JHOVE2: Next-Generation Architecture for Format-Aware Characterization

Assessment Module Specification

Version: 2.0.0

Issued: 4 August 2010

Status: Draft


Copyright © 2010 by The Regents of the University of California, Ithaka Harbors, Inc., and The Board of Trustees of Leland Stanford Junior University. All rights reserved.

This work is licensed under the Creative Commons Attribution-Share Alike 3.0 United States License. To view a copy of this license, visit http://creativecommons.org/licenses/by-sa/3.0/us/ or send a letter to Creative Commons, 171 Second Street, Suite 300, San Francisco, California, 94105, USA.

JHOVE2 Project Team

California Digital Library
Stephen Abrams
Patricia Cruse
John Kunze
Isaac Rabinovitch
Marisa Strong
Perry Willett / Portico
John Meyer
Sheila Morrissey
Stanford University
Richard Anderson
Tom Cramer
Hannah Frost / Library of Congress
Martha Anderson
Justin Littman
With help from
Walter Henry
Nancy Hoebelheinrich
Keith Johnson
Evan Owens

Assessment Module Specification Page 27 of 7

Preface

JHOVE2 is a Java framework and application for next-generation format-aware characterization. Characterization is the process of examining a formatted digital object and automatically extracting or deriving representation information about that object that is indicative of its significant nature and useful for purposes of classification, analysis, and use. For more information, visit http://jhove.org.

This document covers the specification, design, implementation, and configuration of the JHOVE2 Assessment module.

Acknowledgments

The JHOVE2 project is funded by the Library of Congress as part of its National Digital Information Infrastructure Preservation Program (NDIIPP).

Version History

Version / Date / Notes
2.0.0 / 4 Aug 2010 / Draft

Contents

Preface 3

Acknowledgments 3

Version History 3

Contents 4

1 Introduction 5

2 Identification 5

3 References 6

4 Terminology and conventions 8

5 Reportable Properties 10

6 Configuration 19

7 Implementation Notes 26

1 Introduction

This is the specification for the JHOVE2 Assessment Module.

Assessment can be used to perform policy-based evaluations of a digital object. Assessment outcomes that are included in the JHOVE2 output can support decision-making processes related to determination of preservation risk, level of service, or actions to be taken. The assessment module does not initiate any actions on its own, although the surrounding workflows may utilize assessment results to guide control mechanisms.

The Assessment Module performs rule-based analysis of the reportable properties previously generated during characterization of a source unit. Property values that can be analyzed include format identity, extracted features, and validation status.

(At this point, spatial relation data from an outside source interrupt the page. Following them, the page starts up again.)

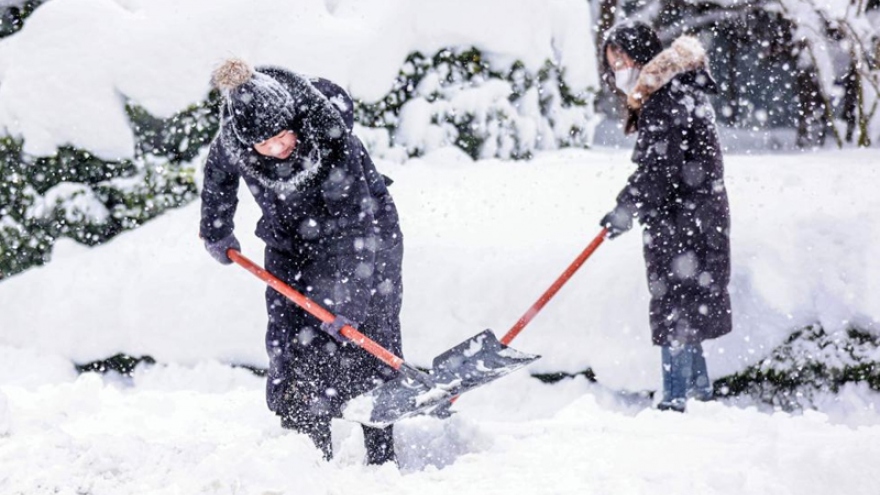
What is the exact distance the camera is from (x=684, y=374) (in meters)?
3.81

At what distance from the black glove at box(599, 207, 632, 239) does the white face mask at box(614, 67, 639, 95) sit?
0.54 meters

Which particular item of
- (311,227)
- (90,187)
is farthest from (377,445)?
(90,187)

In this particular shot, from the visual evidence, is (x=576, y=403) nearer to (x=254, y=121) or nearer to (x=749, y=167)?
(x=254, y=121)

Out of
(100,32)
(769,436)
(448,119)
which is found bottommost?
(769,436)

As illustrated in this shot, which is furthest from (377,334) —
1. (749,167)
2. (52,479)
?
(749,167)

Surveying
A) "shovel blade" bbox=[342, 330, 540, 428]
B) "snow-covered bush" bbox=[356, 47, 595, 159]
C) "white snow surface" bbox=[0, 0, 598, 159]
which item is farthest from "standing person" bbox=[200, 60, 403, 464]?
"snow-covered bush" bbox=[356, 47, 595, 159]

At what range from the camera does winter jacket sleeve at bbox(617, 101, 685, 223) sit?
3.66 metres

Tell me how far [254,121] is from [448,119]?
367 centimetres

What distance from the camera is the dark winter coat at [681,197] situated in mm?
3664

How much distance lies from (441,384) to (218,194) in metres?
1.10

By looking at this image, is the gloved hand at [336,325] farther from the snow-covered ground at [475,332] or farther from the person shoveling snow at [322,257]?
the snow-covered ground at [475,332]

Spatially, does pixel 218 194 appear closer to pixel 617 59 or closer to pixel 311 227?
pixel 311 227

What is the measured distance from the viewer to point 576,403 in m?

Assessment rules can be modified, extended, or replaced through local configuration without requiring programming changes to the JHOVE2 core framework or assessment module. For this reason, assessment is considered a subjective determination. This evaluation differs from validity, which is a more objective determination based on level of conformance of a digital object to the normative syntactic and semantic requirements defined by the authoritative specification of the object's format.

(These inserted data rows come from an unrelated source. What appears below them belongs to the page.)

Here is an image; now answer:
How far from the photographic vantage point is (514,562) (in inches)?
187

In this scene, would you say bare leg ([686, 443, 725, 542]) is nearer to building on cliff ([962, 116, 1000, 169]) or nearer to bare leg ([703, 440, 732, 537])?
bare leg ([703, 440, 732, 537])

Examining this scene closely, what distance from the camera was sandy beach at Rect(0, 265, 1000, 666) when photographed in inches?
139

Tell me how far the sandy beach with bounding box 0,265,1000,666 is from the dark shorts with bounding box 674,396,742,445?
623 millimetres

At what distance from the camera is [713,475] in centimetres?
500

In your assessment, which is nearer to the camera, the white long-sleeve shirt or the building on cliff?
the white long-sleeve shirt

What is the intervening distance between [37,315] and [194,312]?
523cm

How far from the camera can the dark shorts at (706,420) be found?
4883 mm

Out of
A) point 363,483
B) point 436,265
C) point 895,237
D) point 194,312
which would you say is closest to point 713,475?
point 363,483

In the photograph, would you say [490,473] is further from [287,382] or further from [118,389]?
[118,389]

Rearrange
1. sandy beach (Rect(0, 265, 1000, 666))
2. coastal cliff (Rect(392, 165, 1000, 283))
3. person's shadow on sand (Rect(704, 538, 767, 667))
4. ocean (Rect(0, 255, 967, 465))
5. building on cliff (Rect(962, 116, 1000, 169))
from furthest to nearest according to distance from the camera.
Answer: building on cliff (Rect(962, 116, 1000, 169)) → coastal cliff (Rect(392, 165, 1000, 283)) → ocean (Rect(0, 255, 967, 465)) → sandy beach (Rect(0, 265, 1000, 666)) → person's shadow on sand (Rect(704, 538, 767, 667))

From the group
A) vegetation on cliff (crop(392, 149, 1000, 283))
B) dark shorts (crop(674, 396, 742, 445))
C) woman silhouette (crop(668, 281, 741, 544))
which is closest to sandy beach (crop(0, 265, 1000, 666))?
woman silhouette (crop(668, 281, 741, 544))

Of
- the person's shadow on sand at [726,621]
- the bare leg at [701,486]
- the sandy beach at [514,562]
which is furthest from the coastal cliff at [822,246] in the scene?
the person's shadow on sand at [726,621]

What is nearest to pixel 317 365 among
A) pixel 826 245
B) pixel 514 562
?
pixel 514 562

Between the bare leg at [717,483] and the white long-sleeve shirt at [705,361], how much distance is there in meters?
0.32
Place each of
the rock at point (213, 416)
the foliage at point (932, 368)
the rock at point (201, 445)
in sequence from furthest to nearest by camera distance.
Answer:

Note that assessment refers to the appraisal of an instance of a format, not of the format itself. For example, it would be a specific WAVE file that is assessed, not the WAVE format.

2 Identification

Assessment Module
JHOVE2 module name / AssessmentModule
JHOVE2 module identifier / http://jhove2.org/terms/reportable/org/jhove2/module/assess/AssessmentModule
JHOVE2 module class / org.jhove2.module.assess.AssessmentModule

3 References

Recent efforts to develop and apply assessment methodologies in digital object workflows and repository operations include:

AONS II (Automated Obsolescence Notification System), National Library of Australia and APSR3

CIV (Configurable Image Validator), Library of Congress (Michael Stelmach)

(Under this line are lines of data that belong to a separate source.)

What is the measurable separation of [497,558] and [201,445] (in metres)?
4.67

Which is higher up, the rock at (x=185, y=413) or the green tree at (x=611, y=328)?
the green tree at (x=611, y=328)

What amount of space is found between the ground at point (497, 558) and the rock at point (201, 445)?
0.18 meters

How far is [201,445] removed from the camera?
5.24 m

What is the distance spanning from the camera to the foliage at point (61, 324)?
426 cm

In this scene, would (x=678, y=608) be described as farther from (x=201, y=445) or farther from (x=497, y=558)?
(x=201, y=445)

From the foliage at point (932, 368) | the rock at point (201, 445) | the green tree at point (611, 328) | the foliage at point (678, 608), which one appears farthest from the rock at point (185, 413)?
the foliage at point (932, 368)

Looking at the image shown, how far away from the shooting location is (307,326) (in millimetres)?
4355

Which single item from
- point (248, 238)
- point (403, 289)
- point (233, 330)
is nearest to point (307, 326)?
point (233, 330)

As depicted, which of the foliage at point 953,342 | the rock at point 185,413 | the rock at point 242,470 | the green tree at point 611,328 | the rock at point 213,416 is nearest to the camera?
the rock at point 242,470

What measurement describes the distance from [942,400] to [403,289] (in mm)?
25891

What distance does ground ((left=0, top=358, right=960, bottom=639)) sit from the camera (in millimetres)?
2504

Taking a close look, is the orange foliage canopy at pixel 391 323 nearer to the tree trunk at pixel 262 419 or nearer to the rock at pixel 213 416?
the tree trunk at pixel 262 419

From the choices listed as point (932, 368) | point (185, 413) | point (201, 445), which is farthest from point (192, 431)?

Institutional Technology Profiles, National Library of New Zealand

The following are considered informative with respect to assessment objectives:

Planets (2009). Survey Analysis Report, IST-2006-033789, DT11-D1.
http://www.planets-project.eu/market-survey/reports/docs/Planets_DT11-D1_SurveyReport.pdf

Rog, J. and van Wijk, C. (2008). Evaluating File Formats for Long-term Preservation. National Library of the Netherlands; The Hague, The Netherlands. http://www.kb.nl/hrd/dd/dd_links_en_publicaties/publicaties/KB_file_format_evaluation_method_27022008.pdf.

Pearson, D. and Webb, C. (2008). Defining File Format Obsolescence: A Risky Journey. International Journal of Digital Curation. Vol 1: No 3. http://www.ijdc.net/index.php/ijdc/article/view/76

De Vorsey, K. and McKinney, P. (2009). One Man’s Obsoleteness is Another Man’s Innovation: A Risk Analysis Methodology for Digital Collections. Presented at Archiving 2009, Arlington, Virginia, May 2009.

Predicate logic

Conditional (programming) - Wikipedia
http://en.wikipedia.org/wiki/Conditional_(programming)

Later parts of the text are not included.